Our children view them as family and adore the parents and their children (who are exactly the same age as ours).
The Smiths are much more affluent than we, and owned their own home on the island for many years while we rented a house nearby.
Last year they sold their home (for an enormous profit, I might add), so now they must also rent a home for our beloved trip.
Imagine our surprise when we learned this year that they booked the very same rental house we have used for several years for themselves.
This is incredibly hurtful, but especially because we have been in a very tumultuous financial situation and depended on the significant “repeat renter discount” we received from the unit owners to rent their home.
While we obviously understand that we have zero right to control a rental unit, we are extremely sad and frankly heartbroken that our friends seemed to have no sense of this possibly being hurtful or undermining toward us.
We are unsure of how to move forward.
Should we say something about our hurt feelings just to clear the air?
Should we say nothing and take the hint that maybe they don’t feel the same way toward us as we do about them and not go on the trip this year?

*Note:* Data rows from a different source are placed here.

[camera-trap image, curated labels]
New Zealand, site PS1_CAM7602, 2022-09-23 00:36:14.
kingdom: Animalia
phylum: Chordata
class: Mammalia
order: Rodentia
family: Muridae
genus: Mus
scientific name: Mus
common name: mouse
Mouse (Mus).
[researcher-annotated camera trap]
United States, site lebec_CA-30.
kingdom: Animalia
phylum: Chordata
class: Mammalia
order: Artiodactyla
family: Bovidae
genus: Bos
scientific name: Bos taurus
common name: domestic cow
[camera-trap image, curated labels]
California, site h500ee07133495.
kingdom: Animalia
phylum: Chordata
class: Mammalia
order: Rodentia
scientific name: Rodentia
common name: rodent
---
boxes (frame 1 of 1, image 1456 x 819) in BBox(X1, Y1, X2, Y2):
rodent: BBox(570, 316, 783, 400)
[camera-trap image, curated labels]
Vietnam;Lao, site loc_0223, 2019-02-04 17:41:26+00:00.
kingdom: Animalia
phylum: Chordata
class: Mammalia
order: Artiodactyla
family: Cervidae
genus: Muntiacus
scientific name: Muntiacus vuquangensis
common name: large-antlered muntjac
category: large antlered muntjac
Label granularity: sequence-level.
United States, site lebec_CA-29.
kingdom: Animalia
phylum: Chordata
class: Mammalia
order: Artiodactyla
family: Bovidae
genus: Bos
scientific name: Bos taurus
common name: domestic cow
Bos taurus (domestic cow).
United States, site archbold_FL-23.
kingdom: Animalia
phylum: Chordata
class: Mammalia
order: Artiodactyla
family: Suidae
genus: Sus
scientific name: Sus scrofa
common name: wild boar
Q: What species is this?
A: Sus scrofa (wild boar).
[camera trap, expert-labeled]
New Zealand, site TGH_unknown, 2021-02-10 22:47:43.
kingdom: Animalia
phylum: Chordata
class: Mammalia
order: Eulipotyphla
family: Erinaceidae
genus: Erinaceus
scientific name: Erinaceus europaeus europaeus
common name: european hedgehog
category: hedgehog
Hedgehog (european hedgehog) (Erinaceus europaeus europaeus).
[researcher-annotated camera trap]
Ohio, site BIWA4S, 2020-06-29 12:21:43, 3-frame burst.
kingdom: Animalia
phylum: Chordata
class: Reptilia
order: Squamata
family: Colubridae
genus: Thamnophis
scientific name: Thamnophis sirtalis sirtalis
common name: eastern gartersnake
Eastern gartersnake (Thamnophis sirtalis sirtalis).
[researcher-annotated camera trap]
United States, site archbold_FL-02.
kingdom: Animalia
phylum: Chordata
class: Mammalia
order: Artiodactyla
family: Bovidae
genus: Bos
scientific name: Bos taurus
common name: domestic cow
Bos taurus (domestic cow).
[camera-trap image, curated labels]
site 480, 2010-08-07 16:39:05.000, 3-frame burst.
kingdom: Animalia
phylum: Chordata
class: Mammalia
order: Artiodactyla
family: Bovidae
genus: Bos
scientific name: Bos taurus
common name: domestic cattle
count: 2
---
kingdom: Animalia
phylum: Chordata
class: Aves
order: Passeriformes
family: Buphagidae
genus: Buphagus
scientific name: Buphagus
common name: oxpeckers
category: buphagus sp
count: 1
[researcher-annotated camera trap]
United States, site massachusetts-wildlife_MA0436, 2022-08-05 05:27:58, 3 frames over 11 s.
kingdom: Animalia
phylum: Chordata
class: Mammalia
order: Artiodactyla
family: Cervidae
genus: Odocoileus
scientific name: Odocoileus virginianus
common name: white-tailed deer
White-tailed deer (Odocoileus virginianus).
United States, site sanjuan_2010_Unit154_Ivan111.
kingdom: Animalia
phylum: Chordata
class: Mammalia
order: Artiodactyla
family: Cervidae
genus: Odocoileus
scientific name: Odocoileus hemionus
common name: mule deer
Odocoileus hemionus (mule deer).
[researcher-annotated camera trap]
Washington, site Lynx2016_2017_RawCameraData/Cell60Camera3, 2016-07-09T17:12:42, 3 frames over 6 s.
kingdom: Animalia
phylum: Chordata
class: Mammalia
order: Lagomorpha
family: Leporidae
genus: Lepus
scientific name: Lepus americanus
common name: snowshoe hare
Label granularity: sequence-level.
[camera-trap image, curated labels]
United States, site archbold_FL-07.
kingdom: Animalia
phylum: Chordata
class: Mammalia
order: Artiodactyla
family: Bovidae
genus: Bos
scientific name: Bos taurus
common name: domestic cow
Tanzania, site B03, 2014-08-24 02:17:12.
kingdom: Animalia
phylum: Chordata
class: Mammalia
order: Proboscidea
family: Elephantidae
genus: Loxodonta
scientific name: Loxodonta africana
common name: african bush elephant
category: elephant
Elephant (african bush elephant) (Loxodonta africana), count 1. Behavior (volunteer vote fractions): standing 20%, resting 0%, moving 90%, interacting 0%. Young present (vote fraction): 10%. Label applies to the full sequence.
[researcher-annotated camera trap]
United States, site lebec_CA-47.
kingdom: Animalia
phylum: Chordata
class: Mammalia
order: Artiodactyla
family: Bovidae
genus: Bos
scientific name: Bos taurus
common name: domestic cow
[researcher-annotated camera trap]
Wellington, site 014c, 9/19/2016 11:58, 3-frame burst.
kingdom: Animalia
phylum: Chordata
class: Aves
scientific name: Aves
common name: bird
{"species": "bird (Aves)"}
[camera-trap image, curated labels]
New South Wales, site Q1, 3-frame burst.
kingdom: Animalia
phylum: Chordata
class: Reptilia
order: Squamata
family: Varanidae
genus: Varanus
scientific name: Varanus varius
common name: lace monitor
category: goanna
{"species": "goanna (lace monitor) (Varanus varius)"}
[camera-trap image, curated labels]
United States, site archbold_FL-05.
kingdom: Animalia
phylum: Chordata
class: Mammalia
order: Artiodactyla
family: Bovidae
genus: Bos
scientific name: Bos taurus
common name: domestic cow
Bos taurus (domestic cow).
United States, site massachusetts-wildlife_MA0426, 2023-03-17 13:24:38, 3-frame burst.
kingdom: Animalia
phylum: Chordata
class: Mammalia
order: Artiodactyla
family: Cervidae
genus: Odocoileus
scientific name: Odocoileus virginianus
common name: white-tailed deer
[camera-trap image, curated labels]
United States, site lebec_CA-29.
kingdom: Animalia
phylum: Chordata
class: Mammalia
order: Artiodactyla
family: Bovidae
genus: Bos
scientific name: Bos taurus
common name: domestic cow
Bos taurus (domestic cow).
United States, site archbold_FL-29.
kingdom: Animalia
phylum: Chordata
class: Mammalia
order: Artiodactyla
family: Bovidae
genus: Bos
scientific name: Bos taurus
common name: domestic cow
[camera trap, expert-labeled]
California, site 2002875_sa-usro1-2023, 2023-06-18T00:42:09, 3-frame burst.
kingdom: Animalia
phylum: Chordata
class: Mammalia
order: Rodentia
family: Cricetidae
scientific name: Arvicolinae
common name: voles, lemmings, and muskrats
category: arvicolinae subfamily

Or should we just act like nothing’s wrong and pay for a more expensive rental and let it go?
– Sad and Confused in CT
Dear Sad and Confused: It is almost impossible to imagine that these savvy homeowners on a vacation island are unaware of how attached annual renters become to their usual rental property. Regular renters are often prized by landlords, who offer discounts to good and reliable annual tenants as both rewards and incentives. Oftentimes, landlords will give their “regulars” a right of first refusal before they open up their property to new tenants; I wonder why your landlord didn’t do this for you.